Out with SpamAssassin; In with a multi-pronged “total annihilation” of spam
For several years now I’ve been using SpamAssassin as my primary tool to fight the spam arriving at my mail server. The performance of SpamAssassin has never been great (and using spamd/spamc is not a real fix – it merely avoids the startup overhead, doing nothing for the speed of the classification engine). Thus, about 6 months ago, to lower the overhead on my machine (a UserModeLinux host from bytemark with a mere 64 MB of RAM), I moved the RBL checks from SpamAssassin into Exim. This was a big help, but detecting and filtering spam from blacklisted domains only stops approx 30-40% of spam – the rest still goes through the heavy SA.
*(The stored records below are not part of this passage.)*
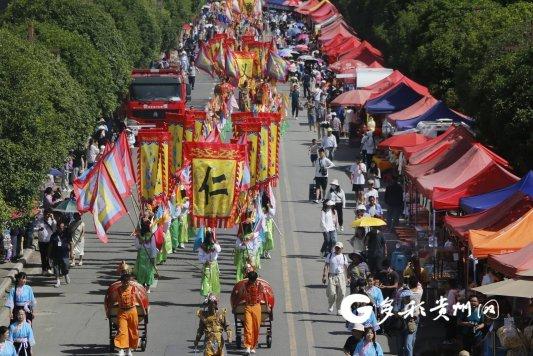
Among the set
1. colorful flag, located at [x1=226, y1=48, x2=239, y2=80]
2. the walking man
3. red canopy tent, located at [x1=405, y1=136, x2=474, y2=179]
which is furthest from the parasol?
colorful flag, located at [x1=226, y1=48, x2=239, y2=80]

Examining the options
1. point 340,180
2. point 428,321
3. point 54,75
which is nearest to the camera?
point 428,321

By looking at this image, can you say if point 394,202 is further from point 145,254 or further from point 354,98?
point 354,98

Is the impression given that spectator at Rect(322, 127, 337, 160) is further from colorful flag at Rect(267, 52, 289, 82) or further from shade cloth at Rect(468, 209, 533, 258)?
shade cloth at Rect(468, 209, 533, 258)

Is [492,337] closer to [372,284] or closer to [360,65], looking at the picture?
[372,284]

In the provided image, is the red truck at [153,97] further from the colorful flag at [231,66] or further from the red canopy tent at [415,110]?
the red canopy tent at [415,110]

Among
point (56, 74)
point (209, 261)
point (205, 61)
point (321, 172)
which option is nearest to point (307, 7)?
point (205, 61)

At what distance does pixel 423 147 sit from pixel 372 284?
11.7 metres

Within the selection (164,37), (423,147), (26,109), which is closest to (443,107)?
(423,147)

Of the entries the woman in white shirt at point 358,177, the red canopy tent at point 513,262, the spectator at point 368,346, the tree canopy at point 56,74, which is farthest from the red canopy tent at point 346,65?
the spectator at point 368,346

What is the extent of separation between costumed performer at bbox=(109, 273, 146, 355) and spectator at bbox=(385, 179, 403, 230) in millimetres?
13509

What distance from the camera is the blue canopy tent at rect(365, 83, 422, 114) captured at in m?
48.8

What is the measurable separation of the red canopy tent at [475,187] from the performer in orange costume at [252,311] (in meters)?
5.63

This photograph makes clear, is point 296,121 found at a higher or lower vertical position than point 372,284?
lower

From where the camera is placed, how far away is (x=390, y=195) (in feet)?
125
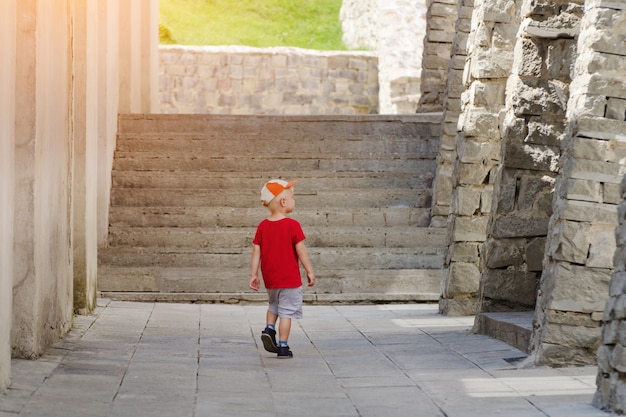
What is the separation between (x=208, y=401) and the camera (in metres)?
5.62

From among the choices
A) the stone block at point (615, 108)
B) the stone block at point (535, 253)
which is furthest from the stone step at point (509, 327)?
the stone block at point (615, 108)

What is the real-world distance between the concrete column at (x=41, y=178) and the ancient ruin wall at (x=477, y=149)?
11.4ft

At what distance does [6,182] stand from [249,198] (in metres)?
6.78

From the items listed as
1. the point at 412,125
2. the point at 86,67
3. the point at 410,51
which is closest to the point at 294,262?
the point at 86,67

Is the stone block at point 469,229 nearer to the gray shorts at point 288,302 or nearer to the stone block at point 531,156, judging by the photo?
the stone block at point 531,156

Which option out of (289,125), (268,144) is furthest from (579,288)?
(289,125)

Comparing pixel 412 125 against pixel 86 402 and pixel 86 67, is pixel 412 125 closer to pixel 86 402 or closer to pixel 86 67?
pixel 86 67

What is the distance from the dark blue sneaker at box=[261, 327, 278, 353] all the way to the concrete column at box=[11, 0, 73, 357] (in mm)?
1359

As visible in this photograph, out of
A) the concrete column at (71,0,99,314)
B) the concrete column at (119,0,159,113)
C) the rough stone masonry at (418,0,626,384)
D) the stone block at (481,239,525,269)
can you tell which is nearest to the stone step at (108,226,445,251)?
the rough stone masonry at (418,0,626,384)

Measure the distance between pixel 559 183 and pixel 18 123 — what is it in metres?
3.20

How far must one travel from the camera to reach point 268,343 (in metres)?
7.14

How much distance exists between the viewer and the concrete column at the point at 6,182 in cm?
583

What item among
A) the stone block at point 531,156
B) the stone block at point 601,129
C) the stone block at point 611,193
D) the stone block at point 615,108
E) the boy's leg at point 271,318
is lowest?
the boy's leg at point 271,318

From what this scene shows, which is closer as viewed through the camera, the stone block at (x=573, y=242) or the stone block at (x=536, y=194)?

To compound problems, spammers have increasingly been finding ways to get around the Bayesian DB I’ve trained with SpamAssassin, which means I’ve spent a large amount of time re-training SpamAssassin with mails it got wrong. Well SpamAssassin is a really slow learner and today I’ve had enough, thrown it away and decided to pursue a new strategy of “total annihilation”. What this means in practice is that I’m now using 3 bayesian classifiers at once – BMF, QSF and BogoFilter – all of which are written in C, so crazy fast (training on a few thousand mails takes seconds instead of minutes). Every incoming message is fed through all three of these engines and if 2 or more of them agree on it being spam it gets sent to a spam folder. If one of them didn’t agree, but the other two gave it a 100% spam rating, that dissenting one will be auto-trained. In addition I’ve also added Rik’s PSBL blacklist to my exim config, to backup my existing use of SpamHaus.
NB. I can’t really take credit for having come up with this plan – I’ve used the procmail recipes from acme.com‘s bayesian mail filtering pages with minimal change. Hopefully this will prove to be a winning formula – certainly early indications are very promising, but of course only time will tell.